Application of organic matter on a regular basis increases carbon content in soils, but at some point the system reaches a steady-state where the mineralization of organic carbon into CO2 offsets the annual accumulation of organic matter. The authors argue that there is considerable potential for a time-limited carbon sequestration in soils in the short/medium term as the system moves toward a stead state. This is important because a short-term reduction in net GHG emissions buys us time and can be very valuable while we move toward long-term emission reductions elsewhere in the economy. In addition, as organic soil amendments replace synthetic fertilizers, the slower release of nitrogen make it less prone to producing N2O. (According to the IPCC, about 1.25% of readily-available nitrogen from fertilizers turns into N2O through denitrification/nitrification. N2O has a global warming potential of 310 relative to CO2 -- so any reduction in N2O is a big deal.)

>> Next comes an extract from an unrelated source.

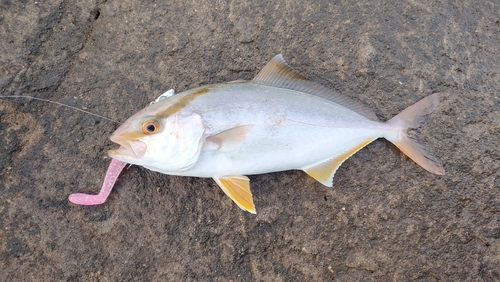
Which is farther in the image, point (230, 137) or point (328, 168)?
point (328, 168)

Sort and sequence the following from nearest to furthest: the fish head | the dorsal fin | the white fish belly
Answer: the fish head → the white fish belly → the dorsal fin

Unfortunately, we lack a good methodology to take into account these dynamics and the time profile of emissions (see my earlier post on dynamic carbon footprinting). Current life-cycle assessment methodologies perform a static analysis, ignoring the dimension of time. This may be fine for modeling thermal processes which lead to CO2 emissions immediately, but not for biological processes that occur over decades or even centuries.